Issue with data prep
AIAdventures opened this issue · 3 comments
Hi Jim!
Great project!
I am just having trouble with the prep data moudule.
Running it on linux mint.
andrewcz@andrewcz-PORTEGE-Z30t-B ~/Desktop/Numerai/numerai dataset/numerai_datasets (13)/numerai $ python prep_data.py
/home/andrewcz/miniconda3/lib/python3.5/site-packages/sklearn/cross_validation.py:44: DeprecationWarning: This module was deprecated in version 0.18 in favor of the model_selection module into which all the refactored classes and functions are moved. Also note that the interface of the new CV iterators are different from that of this module. This module will be removed in 0.20.
"This module will be removed in 0.20.", DeprecationWarning)
Fold #1
Traceback (most recent call last):
File "prep_data.py", line 85, in
main()
File "prep_data.py", line 50, in main
rf.fit(X_split_train, y_split_train)
File "/home/andrewcz/miniconda3/lib/python3.5/site-packages/sklearn/ensemble/forest.py", line 247, in fit
X = check_array(X, accept_sparse="csc", dtype=DTYPE)
File "/home/andrewcz/miniconda3/lib/python3.5/site-packages/sklearn/utils/validation.py", line 382, in check_array
array = np.array(array, dtype=dtype, order=order, copy=copy)
ValueError: could not convert string to float: 'test'
Many thanks for your help,
Andrew
The data format has changed since last year.
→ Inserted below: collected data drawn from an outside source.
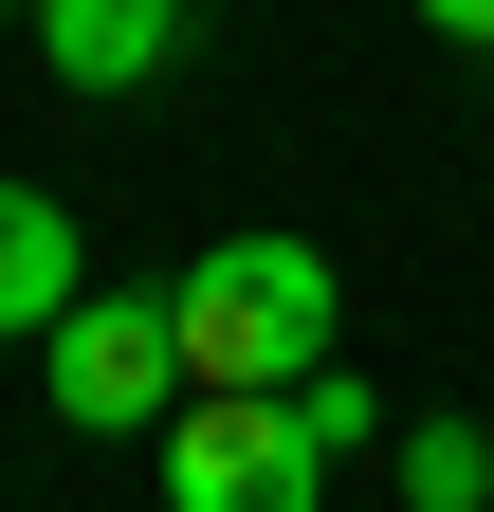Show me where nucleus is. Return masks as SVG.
Here are the masks:
<instances>
[{
    "label": "nucleus",
    "instance_id": "f257e3e1",
    "mask_svg": "<svg viewBox=\"0 0 494 512\" xmlns=\"http://www.w3.org/2000/svg\"><path fill=\"white\" fill-rule=\"evenodd\" d=\"M165 293H183V366L202 384H312L330 330H348V275L312 238H202Z\"/></svg>",
    "mask_w": 494,
    "mask_h": 512
},
{
    "label": "nucleus",
    "instance_id": "f03ea898",
    "mask_svg": "<svg viewBox=\"0 0 494 512\" xmlns=\"http://www.w3.org/2000/svg\"><path fill=\"white\" fill-rule=\"evenodd\" d=\"M37 384H55V421H74V439H165L183 421V384H202V366H183V293H74V311H55V330H37Z\"/></svg>",
    "mask_w": 494,
    "mask_h": 512
},
{
    "label": "nucleus",
    "instance_id": "7ed1b4c3",
    "mask_svg": "<svg viewBox=\"0 0 494 512\" xmlns=\"http://www.w3.org/2000/svg\"><path fill=\"white\" fill-rule=\"evenodd\" d=\"M147 476H165V512H312L330 439H312L293 384H183V421L147 439Z\"/></svg>",
    "mask_w": 494,
    "mask_h": 512
},
{
    "label": "nucleus",
    "instance_id": "20e7f679",
    "mask_svg": "<svg viewBox=\"0 0 494 512\" xmlns=\"http://www.w3.org/2000/svg\"><path fill=\"white\" fill-rule=\"evenodd\" d=\"M183 55V0H37V74L55 92H147Z\"/></svg>",
    "mask_w": 494,
    "mask_h": 512
},
{
    "label": "nucleus",
    "instance_id": "39448f33",
    "mask_svg": "<svg viewBox=\"0 0 494 512\" xmlns=\"http://www.w3.org/2000/svg\"><path fill=\"white\" fill-rule=\"evenodd\" d=\"M74 293H92V256H74V202H55V183H0V330H55Z\"/></svg>",
    "mask_w": 494,
    "mask_h": 512
},
{
    "label": "nucleus",
    "instance_id": "423d86ee",
    "mask_svg": "<svg viewBox=\"0 0 494 512\" xmlns=\"http://www.w3.org/2000/svg\"><path fill=\"white\" fill-rule=\"evenodd\" d=\"M385 476H403V512H476V494H494V439H476V421H403Z\"/></svg>",
    "mask_w": 494,
    "mask_h": 512
},
{
    "label": "nucleus",
    "instance_id": "0eeeda50",
    "mask_svg": "<svg viewBox=\"0 0 494 512\" xmlns=\"http://www.w3.org/2000/svg\"><path fill=\"white\" fill-rule=\"evenodd\" d=\"M293 403H312V439H330V458H385V439H403V421H385V403H366V384H348V366H312V384H293Z\"/></svg>",
    "mask_w": 494,
    "mask_h": 512
},
{
    "label": "nucleus",
    "instance_id": "6e6552de",
    "mask_svg": "<svg viewBox=\"0 0 494 512\" xmlns=\"http://www.w3.org/2000/svg\"><path fill=\"white\" fill-rule=\"evenodd\" d=\"M421 37H458V55H494V0H421Z\"/></svg>",
    "mask_w": 494,
    "mask_h": 512
},
{
    "label": "nucleus",
    "instance_id": "1a4fd4ad",
    "mask_svg": "<svg viewBox=\"0 0 494 512\" xmlns=\"http://www.w3.org/2000/svg\"><path fill=\"white\" fill-rule=\"evenodd\" d=\"M0 19H37V0H0Z\"/></svg>",
    "mask_w": 494,
    "mask_h": 512
}]
</instances>
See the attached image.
There are some columns that need to be dropped.
I used this in tournament 72: feature_cols = ['feature'+str(i) for i in range(1, 22)]
Yes, this code is pretty out of date now. I may update in the future as time allows.
Hey @jimfleming I adapted parts of your code to work with the current format. I'll try sending a PR in the nearby future!